DP: Love that idea! Count me in. So I’m guessing with everything you’ve got going on that writing is a long term career for you?

AB: I will keep on writing until it ceases to be fun for me or until I totally run out of ideas. Hopefully, that’s a way off yet. I also design book and magazine covers so that helps provide some variety to my days.

DP: I know we’re (hopefully!) past the lockdown now, but what was your routine…

AB: As a total hermit who hardly ever leaves the house – unless I really need or want to for some reason – nothing much has changed for me personally. My routine is basically to work late mornings and afternoons, either writing or designing, then game, read or watch movies in the evening; it’s quite a life and I heartily recommend it.

DP: Sounds sublime. Okay, two more fun ones: Do you interact a lot with your readers (or writers who have influenced you)? Any stories you can tell us?

AB: I interact as much as I possibly can with my readers and fellow indie authors – it’s great to have that social support network. Funny stories? From my interactions with readers and other writers? I wish I did. Then I might have more raw material to draw on and to shape into a narrative! So, no, not really. There are lots of real happenings in my own life that have made their way into my stories, does that count? Like the time when my dad rushed me to get in the car for school and when he dropped me off, I quickly realised that I was wearing my fluffy slippers! I got some terrible stick that day; they can be such cruel bullies, teachers!

DP: HAHA, and okay, final one: what is something your readers might be surprised to find out about you?

AB: That I really do take my research very seriously. If they had checked my Google searches over the years, they could easily have seen things like: How long does it take a frozen torso to defrost at room temperature? How much does a severed human head weigh? Would it float? – And though my descriptions may seem extremely realistic in my books, I have never killed a clown or a hooker in real life. Honest.

DP: And we believe you! Almost…Thank you Adrian for your time, all the best with ‘Forty Seven’.

Adrian Baldwin

WINNER of INDIE NOVEL OF THE YEAR 2016 (Readers’ Choice) at Underground Book Reviews 

Adrian Baldwin is a Mancunian now living and working in Wales. Back in the Nineties, he wrote for various TV shows/personalities: Smith & Jones, Clive Anderson, Brian Conley, Paul McKenna, Hale & Pace, Rory Bremner (and a few others). Wooo, get him. 

Since then, he has written three screenplays, one of which received generous financial backing from the Film Agency for Wales.

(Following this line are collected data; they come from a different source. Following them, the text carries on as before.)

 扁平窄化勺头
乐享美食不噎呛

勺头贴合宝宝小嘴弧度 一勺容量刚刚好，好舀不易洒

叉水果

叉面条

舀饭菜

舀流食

Then along came the global recession to kick the UK Film industry in the nuts. What a bummer! 

Not to be outdone, he turned to novel writing – which had always been his real dream – and in particular, a genre he feels is often overlooked; a genre he has always been a fan of: Dark Comedy (sometimes referred to as Horror’s weird cousin). 

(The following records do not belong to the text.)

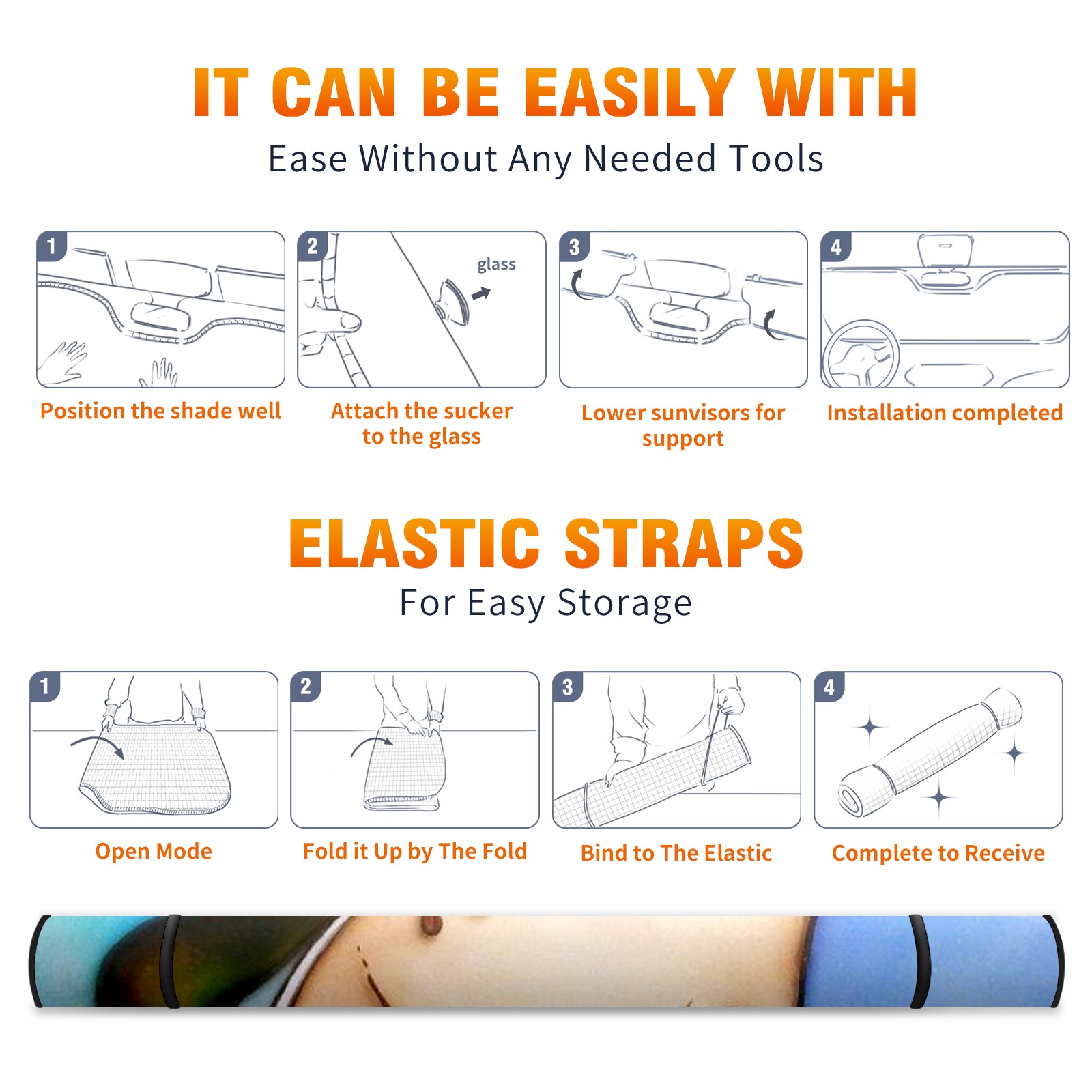 IT CAN BE EASILY WITH

Ease Without Any Needed Tools

1

Position the shade well

2

glass

Attach the sucker to the glass

3

Lower sunvisors for support

4

Installation completed

ELASTIC STRAPS

For Easy Storage

1

Open Mode

2

Fold it Up by The Fold

3

Bind to The Elastic

4

Complete to Receive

BARNACLE BRAT (a dark comedy for grown-ups), his first novel won Indie Novel of the Year 2016 award (see above) – his second novel STANLEY McCLOUD MUST DIE! (More dark comedy for grown-ups) published in 2016, and his third novel: THE SNOWMAN AND THE SCARECROW (another dark comedy for grown-ups) published in 2018. 

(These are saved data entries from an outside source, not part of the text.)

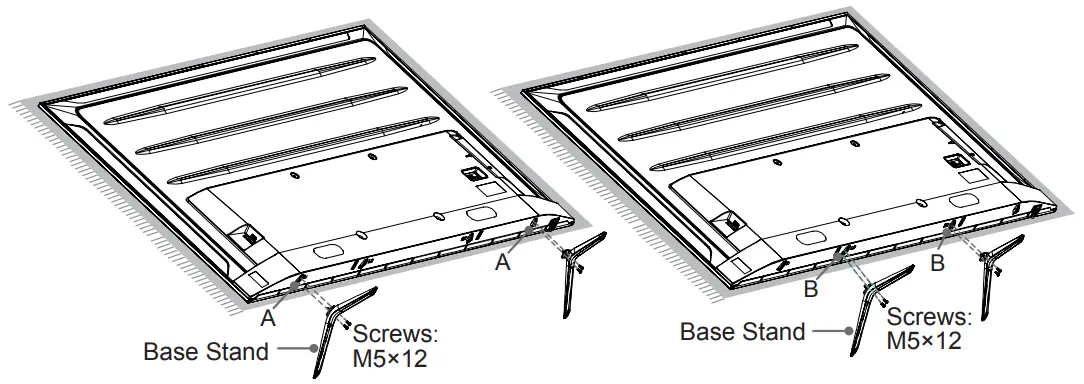 A
A
Base Stand
Screws:
M5×12

B
B
Base Stand
Screws:
M5×12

Adrian Baldwin has also written several dark comedy short stories, some of which he has published himself, whilst other have appeared in anthologies published by a variety of indie publishers. 

His latest project, DEVIL’S ACRE, is a horror/sci-fi/period drama; it’s basically Victorians vs ‘aliens’ vs zombies! What’s not to like. The unfolding story will be released in a series of novellas/novelettes – with Episode 1 The Great Stink already out there. 

Adrian cites his major influences as Kurt Vonnegut, Monty Python, Stephen King, David Bowie, Christopher Moore, David Mitchell, Robert Rankin, Galton & Simpson, Colin Bateman, Bruce Robinson, Jasper Fforde and Irvine Welsh.